Colombia marks International Land Mine Awareness Day Thursday with the “lend your leg” campaign, which sees people rolling up a pant leg to show solidarity with the 9,755 people injured or killed by landmine in the country since 1990.
Of the nearly ten thousand victims of the past 22 years, more than 10% were children, while 2,044 people died from their injuries. Approximately 6,000 of the victims were members of the security forces and the rest civilians, according to daily El Espectador.
It is widely accepted that Colombia’s two biggest rebel groups, the FARC and ELN, are most responsible for the laying of mines. The Director of the Antipersonnel Mines Program of the Presidency Daniel Avila used the occasion to call on illegal armed groups to give up using them and provide maps of existing mine fields.
“The request is that we stop using them and of course if we knew where those minefields were it would be much easier to prevent and educate people and to proceed with removal and destruction,” said Avila.
The departments most affected by mines are Nariño, Cauca, Arauca and Antioquia,according to Radio Caracol.
Due to the rural location of the conflict zones, many of the civilian victims of land mines are impoverished farmers with limited access to medical care.
Among the events taking place to commemorate Colombia’s land mine victims, the iconic colonial-era schooner “Gloria,” which sits in Cartagena port as a tourist attraction, displayed an image of a prosthetic lower limb.

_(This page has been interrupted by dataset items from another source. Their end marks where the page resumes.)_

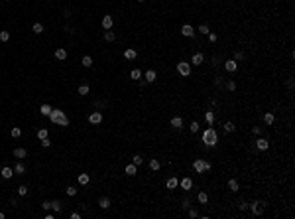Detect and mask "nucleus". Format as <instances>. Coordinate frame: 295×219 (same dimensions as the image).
<instances>
[{
	"label": "nucleus",
	"mask_w": 295,
	"mask_h": 219,
	"mask_svg": "<svg viewBox=\"0 0 295 219\" xmlns=\"http://www.w3.org/2000/svg\"><path fill=\"white\" fill-rule=\"evenodd\" d=\"M49 120L53 124H59V126H69V119H67V114L63 113L61 109H51L49 113Z\"/></svg>",
	"instance_id": "obj_1"
},
{
	"label": "nucleus",
	"mask_w": 295,
	"mask_h": 219,
	"mask_svg": "<svg viewBox=\"0 0 295 219\" xmlns=\"http://www.w3.org/2000/svg\"><path fill=\"white\" fill-rule=\"evenodd\" d=\"M201 140L205 142L207 148H213V146H216V142H218V134H216V130L211 126V129H205V132L201 134Z\"/></svg>",
	"instance_id": "obj_2"
},
{
	"label": "nucleus",
	"mask_w": 295,
	"mask_h": 219,
	"mask_svg": "<svg viewBox=\"0 0 295 219\" xmlns=\"http://www.w3.org/2000/svg\"><path fill=\"white\" fill-rule=\"evenodd\" d=\"M248 209L252 211L254 215H262L264 209H266V203H264V201H254V203H248Z\"/></svg>",
	"instance_id": "obj_3"
},
{
	"label": "nucleus",
	"mask_w": 295,
	"mask_h": 219,
	"mask_svg": "<svg viewBox=\"0 0 295 219\" xmlns=\"http://www.w3.org/2000/svg\"><path fill=\"white\" fill-rule=\"evenodd\" d=\"M177 71H179V75L189 77V75H191V63H187V61H179V63H177Z\"/></svg>",
	"instance_id": "obj_4"
},
{
	"label": "nucleus",
	"mask_w": 295,
	"mask_h": 219,
	"mask_svg": "<svg viewBox=\"0 0 295 219\" xmlns=\"http://www.w3.org/2000/svg\"><path fill=\"white\" fill-rule=\"evenodd\" d=\"M89 123L91 124H100L103 123V113H100V111H93V113L89 114Z\"/></svg>",
	"instance_id": "obj_5"
},
{
	"label": "nucleus",
	"mask_w": 295,
	"mask_h": 219,
	"mask_svg": "<svg viewBox=\"0 0 295 219\" xmlns=\"http://www.w3.org/2000/svg\"><path fill=\"white\" fill-rule=\"evenodd\" d=\"M181 36H185V38H193V36H195V28H193L191 24H185L181 28Z\"/></svg>",
	"instance_id": "obj_6"
},
{
	"label": "nucleus",
	"mask_w": 295,
	"mask_h": 219,
	"mask_svg": "<svg viewBox=\"0 0 295 219\" xmlns=\"http://www.w3.org/2000/svg\"><path fill=\"white\" fill-rule=\"evenodd\" d=\"M179 186H181V190L189 191V190H191V188H193V180H191V178H189V176H185V178H183L181 182H179Z\"/></svg>",
	"instance_id": "obj_7"
},
{
	"label": "nucleus",
	"mask_w": 295,
	"mask_h": 219,
	"mask_svg": "<svg viewBox=\"0 0 295 219\" xmlns=\"http://www.w3.org/2000/svg\"><path fill=\"white\" fill-rule=\"evenodd\" d=\"M136 57H138V52L134 48H126V49H124V59L132 61V59H136Z\"/></svg>",
	"instance_id": "obj_8"
},
{
	"label": "nucleus",
	"mask_w": 295,
	"mask_h": 219,
	"mask_svg": "<svg viewBox=\"0 0 295 219\" xmlns=\"http://www.w3.org/2000/svg\"><path fill=\"white\" fill-rule=\"evenodd\" d=\"M0 176L4 178V180H10V178L14 176V168H10V166H4L2 170H0Z\"/></svg>",
	"instance_id": "obj_9"
},
{
	"label": "nucleus",
	"mask_w": 295,
	"mask_h": 219,
	"mask_svg": "<svg viewBox=\"0 0 295 219\" xmlns=\"http://www.w3.org/2000/svg\"><path fill=\"white\" fill-rule=\"evenodd\" d=\"M193 170L197 174H205V160H195L193 162Z\"/></svg>",
	"instance_id": "obj_10"
},
{
	"label": "nucleus",
	"mask_w": 295,
	"mask_h": 219,
	"mask_svg": "<svg viewBox=\"0 0 295 219\" xmlns=\"http://www.w3.org/2000/svg\"><path fill=\"white\" fill-rule=\"evenodd\" d=\"M155 79H158V73H155L154 69H148V71H146V75H144V81H146V83H154Z\"/></svg>",
	"instance_id": "obj_11"
},
{
	"label": "nucleus",
	"mask_w": 295,
	"mask_h": 219,
	"mask_svg": "<svg viewBox=\"0 0 295 219\" xmlns=\"http://www.w3.org/2000/svg\"><path fill=\"white\" fill-rule=\"evenodd\" d=\"M224 69L228 73H234L236 69H238V63H236L234 59H228V61H224Z\"/></svg>",
	"instance_id": "obj_12"
},
{
	"label": "nucleus",
	"mask_w": 295,
	"mask_h": 219,
	"mask_svg": "<svg viewBox=\"0 0 295 219\" xmlns=\"http://www.w3.org/2000/svg\"><path fill=\"white\" fill-rule=\"evenodd\" d=\"M256 146H258V150H268V148H270V142H268V138H258Z\"/></svg>",
	"instance_id": "obj_13"
},
{
	"label": "nucleus",
	"mask_w": 295,
	"mask_h": 219,
	"mask_svg": "<svg viewBox=\"0 0 295 219\" xmlns=\"http://www.w3.org/2000/svg\"><path fill=\"white\" fill-rule=\"evenodd\" d=\"M112 22H114V20H112V16H110V14L103 16V28L104 30H110V28H112Z\"/></svg>",
	"instance_id": "obj_14"
},
{
	"label": "nucleus",
	"mask_w": 295,
	"mask_h": 219,
	"mask_svg": "<svg viewBox=\"0 0 295 219\" xmlns=\"http://www.w3.org/2000/svg\"><path fill=\"white\" fill-rule=\"evenodd\" d=\"M203 61H205V55H203V53H199V52H197L195 55L191 57V63H193V65H201Z\"/></svg>",
	"instance_id": "obj_15"
},
{
	"label": "nucleus",
	"mask_w": 295,
	"mask_h": 219,
	"mask_svg": "<svg viewBox=\"0 0 295 219\" xmlns=\"http://www.w3.org/2000/svg\"><path fill=\"white\" fill-rule=\"evenodd\" d=\"M171 126H173L175 130L183 129V119H181V117H173V119H171Z\"/></svg>",
	"instance_id": "obj_16"
},
{
	"label": "nucleus",
	"mask_w": 295,
	"mask_h": 219,
	"mask_svg": "<svg viewBox=\"0 0 295 219\" xmlns=\"http://www.w3.org/2000/svg\"><path fill=\"white\" fill-rule=\"evenodd\" d=\"M55 57H57V59H61V61L67 59V49L65 48H57L55 49Z\"/></svg>",
	"instance_id": "obj_17"
},
{
	"label": "nucleus",
	"mask_w": 295,
	"mask_h": 219,
	"mask_svg": "<svg viewBox=\"0 0 295 219\" xmlns=\"http://www.w3.org/2000/svg\"><path fill=\"white\" fill-rule=\"evenodd\" d=\"M98 207H100V209H108V207H110V200H108L106 195L98 200Z\"/></svg>",
	"instance_id": "obj_18"
},
{
	"label": "nucleus",
	"mask_w": 295,
	"mask_h": 219,
	"mask_svg": "<svg viewBox=\"0 0 295 219\" xmlns=\"http://www.w3.org/2000/svg\"><path fill=\"white\" fill-rule=\"evenodd\" d=\"M138 174V166L136 164H128L126 166V176H136Z\"/></svg>",
	"instance_id": "obj_19"
},
{
	"label": "nucleus",
	"mask_w": 295,
	"mask_h": 219,
	"mask_svg": "<svg viewBox=\"0 0 295 219\" xmlns=\"http://www.w3.org/2000/svg\"><path fill=\"white\" fill-rule=\"evenodd\" d=\"M26 156H28L26 148H14V158H26Z\"/></svg>",
	"instance_id": "obj_20"
},
{
	"label": "nucleus",
	"mask_w": 295,
	"mask_h": 219,
	"mask_svg": "<svg viewBox=\"0 0 295 219\" xmlns=\"http://www.w3.org/2000/svg\"><path fill=\"white\" fill-rule=\"evenodd\" d=\"M51 209L55 211V213H59V211H63V203H61L59 200H53L51 201Z\"/></svg>",
	"instance_id": "obj_21"
},
{
	"label": "nucleus",
	"mask_w": 295,
	"mask_h": 219,
	"mask_svg": "<svg viewBox=\"0 0 295 219\" xmlns=\"http://www.w3.org/2000/svg\"><path fill=\"white\" fill-rule=\"evenodd\" d=\"M165 186H167V190H175V188L179 186V180H177V178H169Z\"/></svg>",
	"instance_id": "obj_22"
},
{
	"label": "nucleus",
	"mask_w": 295,
	"mask_h": 219,
	"mask_svg": "<svg viewBox=\"0 0 295 219\" xmlns=\"http://www.w3.org/2000/svg\"><path fill=\"white\" fill-rule=\"evenodd\" d=\"M89 182H91V176H89V174H79V184H81V186H87Z\"/></svg>",
	"instance_id": "obj_23"
},
{
	"label": "nucleus",
	"mask_w": 295,
	"mask_h": 219,
	"mask_svg": "<svg viewBox=\"0 0 295 219\" xmlns=\"http://www.w3.org/2000/svg\"><path fill=\"white\" fill-rule=\"evenodd\" d=\"M24 172H26V166H24L22 162H18V164H16V168H14V174H16V176H22Z\"/></svg>",
	"instance_id": "obj_24"
},
{
	"label": "nucleus",
	"mask_w": 295,
	"mask_h": 219,
	"mask_svg": "<svg viewBox=\"0 0 295 219\" xmlns=\"http://www.w3.org/2000/svg\"><path fill=\"white\" fill-rule=\"evenodd\" d=\"M32 32L33 34H43V24L42 22H36V24L32 26Z\"/></svg>",
	"instance_id": "obj_25"
},
{
	"label": "nucleus",
	"mask_w": 295,
	"mask_h": 219,
	"mask_svg": "<svg viewBox=\"0 0 295 219\" xmlns=\"http://www.w3.org/2000/svg\"><path fill=\"white\" fill-rule=\"evenodd\" d=\"M228 190L230 191H238V182H236L234 178H230L228 180Z\"/></svg>",
	"instance_id": "obj_26"
},
{
	"label": "nucleus",
	"mask_w": 295,
	"mask_h": 219,
	"mask_svg": "<svg viewBox=\"0 0 295 219\" xmlns=\"http://www.w3.org/2000/svg\"><path fill=\"white\" fill-rule=\"evenodd\" d=\"M39 113H42L43 117H49V113H51V107H49V105L45 103V105H42V107H39Z\"/></svg>",
	"instance_id": "obj_27"
},
{
	"label": "nucleus",
	"mask_w": 295,
	"mask_h": 219,
	"mask_svg": "<svg viewBox=\"0 0 295 219\" xmlns=\"http://www.w3.org/2000/svg\"><path fill=\"white\" fill-rule=\"evenodd\" d=\"M197 200L201 201V203H209V195H207V191H199V195H197Z\"/></svg>",
	"instance_id": "obj_28"
},
{
	"label": "nucleus",
	"mask_w": 295,
	"mask_h": 219,
	"mask_svg": "<svg viewBox=\"0 0 295 219\" xmlns=\"http://www.w3.org/2000/svg\"><path fill=\"white\" fill-rule=\"evenodd\" d=\"M81 63H83L85 67H93V57H91V55H85L83 59H81Z\"/></svg>",
	"instance_id": "obj_29"
},
{
	"label": "nucleus",
	"mask_w": 295,
	"mask_h": 219,
	"mask_svg": "<svg viewBox=\"0 0 295 219\" xmlns=\"http://www.w3.org/2000/svg\"><path fill=\"white\" fill-rule=\"evenodd\" d=\"M273 120H276V119H273L272 113H266V114H264V123H266L268 126H270V124H273Z\"/></svg>",
	"instance_id": "obj_30"
},
{
	"label": "nucleus",
	"mask_w": 295,
	"mask_h": 219,
	"mask_svg": "<svg viewBox=\"0 0 295 219\" xmlns=\"http://www.w3.org/2000/svg\"><path fill=\"white\" fill-rule=\"evenodd\" d=\"M130 77H132V79H136V81H140V79H142V71H140V69H132Z\"/></svg>",
	"instance_id": "obj_31"
},
{
	"label": "nucleus",
	"mask_w": 295,
	"mask_h": 219,
	"mask_svg": "<svg viewBox=\"0 0 295 219\" xmlns=\"http://www.w3.org/2000/svg\"><path fill=\"white\" fill-rule=\"evenodd\" d=\"M89 91H91V87H89V85H79V95H81V97L89 95Z\"/></svg>",
	"instance_id": "obj_32"
},
{
	"label": "nucleus",
	"mask_w": 295,
	"mask_h": 219,
	"mask_svg": "<svg viewBox=\"0 0 295 219\" xmlns=\"http://www.w3.org/2000/svg\"><path fill=\"white\" fill-rule=\"evenodd\" d=\"M159 166H161V164H159V160H158V158H152V160H150V168H152V170H159Z\"/></svg>",
	"instance_id": "obj_33"
},
{
	"label": "nucleus",
	"mask_w": 295,
	"mask_h": 219,
	"mask_svg": "<svg viewBox=\"0 0 295 219\" xmlns=\"http://www.w3.org/2000/svg\"><path fill=\"white\" fill-rule=\"evenodd\" d=\"M114 38H116V36H114L112 30H106V32H104V40H106V42H114Z\"/></svg>",
	"instance_id": "obj_34"
},
{
	"label": "nucleus",
	"mask_w": 295,
	"mask_h": 219,
	"mask_svg": "<svg viewBox=\"0 0 295 219\" xmlns=\"http://www.w3.org/2000/svg\"><path fill=\"white\" fill-rule=\"evenodd\" d=\"M205 119H207V123H209V124H213V123H215V113H213V111H207V113H205Z\"/></svg>",
	"instance_id": "obj_35"
},
{
	"label": "nucleus",
	"mask_w": 295,
	"mask_h": 219,
	"mask_svg": "<svg viewBox=\"0 0 295 219\" xmlns=\"http://www.w3.org/2000/svg\"><path fill=\"white\" fill-rule=\"evenodd\" d=\"M234 130H236L234 123H230V120H228V123H224V132H234Z\"/></svg>",
	"instance_id": "obj_36"
},
{
	"label": "nucleus",
	"mask_w": 295,
	"mask_h": 219,
	"mask_svg": "<svg viewBox=\"0 0 295 219\" xmlns=\"http://www.w3.org/2000/svg\"><path fill=\"white\" fill-rule=\"evenodd\" d=\"M10 134H12L14 138H20V136H22V129H20V126H14V129L10 130Z\"/></svg>",
	"instance_id": "obj_37"
},
{
	"label": "nucleus",
	"mask_w": 295,
	"mask_h": 219,
	"mask_svg": "<svg viewBox=\"0 0 295 219\" xmlns=\"http://www.w3.org/2000/svg\"><path fill=\"white\" fill-rule=\"evenodd\" d=\"M142 162H144V158H142L140 154H136V156L132 158V164H136V166H142Z\"/></svg>",
	"instance_id": "obj_38"
},
{
	"label": "nucleus",
	"mask_w": 295,
	"mask_h": 219,
	"mask_svg": "<svg viewBox=\"0 0 295 219\" xmlns=\"http://www.w3.org/2000/svg\"><path fill=\"white\" fill-rule=\"evenodd\" d=\"M38 138H39V140L47 138V129H39V130H38Z\"/></svg>",
	"instance_id": "obj_39"
},
{
	"label": "nucleus",
	"mask_w": 295,
	"mask_h": 219,
	"mask_svg": "<svg viewBox=\"0 0 295 219\" xmlns=\"http://www.w3.org/2000/svg\"><path fill=\"white\" fill-rule=\"evenodd\" d=\"M199 32H201L203 36H207V34H209V26H207V24H201V26H199Z\"/></svg>",
	"instance_id": "obj_40"
},
{
	"label": "nucleus",
	"mask_w": 295,
	"mask_h": 219,
	"mask_svg": "<svg viewBox=\"0 0 295 219\" xmlns=\"http://www.w3.org/2000/svg\"><path fill=\"white\" fill-rule=\"evenodd\" d=\"M244 59V52H234V61H242Z\"/></svg>",
	"instance_id": "obj_41"
},
{
	"label": "nucleus",
	"mask_w": 295,
	"mask_h": 219,
	"mask_svg": "<svg viewBox=\"0 0 295 219\" xmlns=\"http://www.w3.org/2000/svg\"><path fill=\"white\" fill-rule=\"evenodd\" d=\"M10 40V34L8 32H0V42H8Z\"/></svg>",
	"instance_id": "obj_42"
},
{
	"label": "nucleus",
	"mask_w": 295,
	"mask_h": 219,
	"mask_svg": "<svg viewBox=\"0 0 295 219\" xmlns=\"http://www.w3.org/2000/svg\"><path fill=\"white\" fill-rule=\"evenodd\" d=\"M226 89H228V91H236V83L232 81V79H230V81L226 83Z\"/></svg>",
	"instance_id": "obj_43"
},
{
	"label": "nucleus",
	"mask_w": 295,
	"mask_h": 219,
	"mask_svg": "<svg viewBox=\"0 0 295 219\" xmlns=\"http://www.w3.org/2000/svg\"><path fill=\"white\" fill-rule=\"evenodd\" d=\"M67 195H71V197H73V195H77V188L69 186V188H67Z\"/></svg>",
	"instance_id": "obj_44"
},
{
	"label": "nucleus",
	"mask_w": 295,
	"mask_h": 219,
	"mask_svg": "<svg viewBox=\"0 0 295 219\" xmlns=\"http://www.w3.org/2000/svg\"><path fill=\"white\" fill-rule=\"evenodd\" d=\"M189 129H191V132H197V130H199V123H197V120H193Z\"/></svg>",
	"instance_id": "obj_45"
},
{
	"label": "nucleus",
	"mask_w": 295,
	"mask_h": 219,
	"mask_svg": "<svg viewBox=\"0 0 295 219\" xmlns=\"http://www.w3.org/2000/svg\"><path fill=\"white\" fill-rule=\"evenodd\" d=\"M39 144H42V148H49V146H51V142H49V138H43V140H42Z\"/></svg>",
	"instance_id": "obj_46"
},
{
	"label": "nucleus",
	"mask_w": 295,
	"mask_h": 219,
	"mask_svg": "<svg viewBox=\"0 0 295 219\" xmlns=\"http://www.w3.org/2000/svg\"><path fill=\"white\" fill-rule=\"evenodd\" d=\"M189 209V217H197V215H199V211L195 209V207H187Z\"/></svg>",
	"instance_id": "obj_47"
},
{
	"label": "nucleus",
	"mask_w": 295,
	"mask_h": 219,
	"mask_svg": "<svg viewBox=\"0 0 295 219\" xmlns=\"http://www.w3.org/2000/svg\"><path fill=\"white\" fill-rule=\"evenodd\" d=\"M26 194H28V188H26V186H20L18 188V195H26Z\"/></svg>",
	"instance_id": "obj_48"
},
{
	"label": "nucleus",
	"mask_w": 295,
	"mask_h": 219,
	"mask_svg": "<svg viewBox=\"0 0 295 219\" xmlns=\"http://www.w3.org/2000/svg\"><path fill=\"white\" fill-rule=\"evenodd\" d=\"M94 107H97V109H104V107H106V103H104V101H97V103H94Z\"/></svg>",
	"instance_id": "obj_49"
},
{
	"label": "nucleus",
	"mask_w": 295,
	"mask_h": 219,
	"mask_svg": "<svg viewBox=\"0 0 295 219\" xmlns=\"http://www.w3.org/2000/svg\"><path fill=\"white\" fill-rule=\"evenodd\" d=\"M207 36H209V40H211L213 43H215L216 40H218V36H216V34H211V32H209V34H207Z\"/></svg>",
	"instance_id": "obj_50"
},
{
	"label": "nucleus",
	"mask_w": 295,
	"mask_h": 219,
	"mask_svg": "<svg viewBox=\"0 0 295 219\" xmlns=\"http://www.w3.org/2000/svg\"><path fill=\"white\" fill-rule=\"evenodd\" d=\"M42 207H43V209H51V201H43V205H42Z\"/></svg>",
	"instance_id": "obj_51"
},
{
	"label": "nucleus",
	"mask_w": 295,
	"mask_h": 219,
	"mask_svg": "<svg viewBox=\"0 0 295 219\" xmlns=\"http://www.w3.org/2000/svg\"><path fill=\"white\" fill-rule=\"evenodd\" d=\"M248 209V201H242V203H240V211H246Z\"/></svg>",
	"instance_id": "obj_52"
},
{
	"label": "nucleus",
	"mask_w": 295,
	"mask_h": 219,
	"mask_svg": "<svg viewBox=\"0 0 295 219\" xmlns=\"http://www.w3.org/2000/svg\"><path fill=\"white\" fill-rule=\"evenodd\" d=\"M220 83H222V77H216L215 79V87H220Z\"/></svg>",
	"instance_id": "obj_53"
},
{
	"label": "nucleus",
	"mask_w": 295,
	"mask_h": 219,
	"mask_svg": "<svg viewBox=\"0 0 295 219\" xmlns=\"http://www.w3.org/2000/svg\"><path fill=\"white\" fill-rule=\"evenodd\" d=\"M252 132H254V134H260V132H262V129H260V126H254Z\"/></svg>",
	"instance_id": "obj_54"
},
{
	"label": "nucleus",
	"mask_w": 295,
	"mask_h": 219,
	"mask_svg": "<svg viewBox=\"0 0 295 219\" xmlns=\"http://www.w3.org/2000/svg\"><path fill=\"white\" fill-rule=\"evenodd\" d=\"M211 170V162H209V160H205V172H209Z\"/></svg>",
	"instance_id": "obj_55"
},
{
	"label": "nucleus",
	"mask_w": 295,
	"mask_h": 219,
	"mask_svg": "<svg viewBox=\"0 0 295 219\" xmlns=\"http://www.w3.org/2000/svg\"><path fill=\"white\" fill-rule=\"evenodd\" d=\"M63 32H67V34H73V28H71V26H65V28H63Z\"/></svg>",
	"instance_id": "obj_56"
},
{
	"label": "nucleus",
	"mask_w": 295,
	"mask_h": 219,
	"mask_svg": "<svg viewBox=\"0 0 295 219\" xmlns=\"http://www.w3.org/2000/svg\"><path fill=\"white\" fill-rule=\"evenodd\" d=\"M79 217H81V215L77 213V211H73V213H71V219H79Z\"/></svg>",
	"instance_id": "obj_57"
},
{
	"label": "nucleus",
	"mask_w": 295,
	"mask_h": 219,
	"mask_svg": "<svg viewBox=\"0 0 295 219\" xmlns=\"http://www.w3.org/2000/svg\"><path fill=\"white\" fill-rule=\"evenodd\" d=\"M4 217H6V215H4V213H2V211H0V219H4Z\"/></svg>",
	"instance_id": "obj_58"
},
{
	"label": "nucleus",
	"mask_w": 295,
	"mask_h": 219,
	"mask_svg": "<svg viewBox=\"0 0 295 219\" xmlns=\"http://www.w3.org/2000/svg\"><path fill=\"white\" fill-rule=\"evenodd\" d=\"M138 2H144V0H138Z\"/></svg>",
	"instance_id": "obj_59"
},
{
	"label": "nucleus",
	"mask_w": 295,
	"mask_h": 219,
	"mask_svg": "<svg viewBox=\"0 0 295 219\" xmlns=\"http://www.w3.org/2000/svg\"><path fill=\"white\" fill-rule=\"evenodd\" d=\"M4 2H8V0H4Z\"/></svg>",
	"instance_id": "obj_60"
}]
</instances>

In Bogota, 4,000 people joined a 11km run Monday organized by the Program for Comprehensive Action against Antipersonnel Mines (Paicma), a government-run body which raises awareness and implements anti-mine initiatives.
Until 2009, it was estimated that Colombia was the country with the second-largest annual land mine victims toll, behind Afghanistan. It is believed up to 100,000 land mines remain hidden in the Colombian countryside.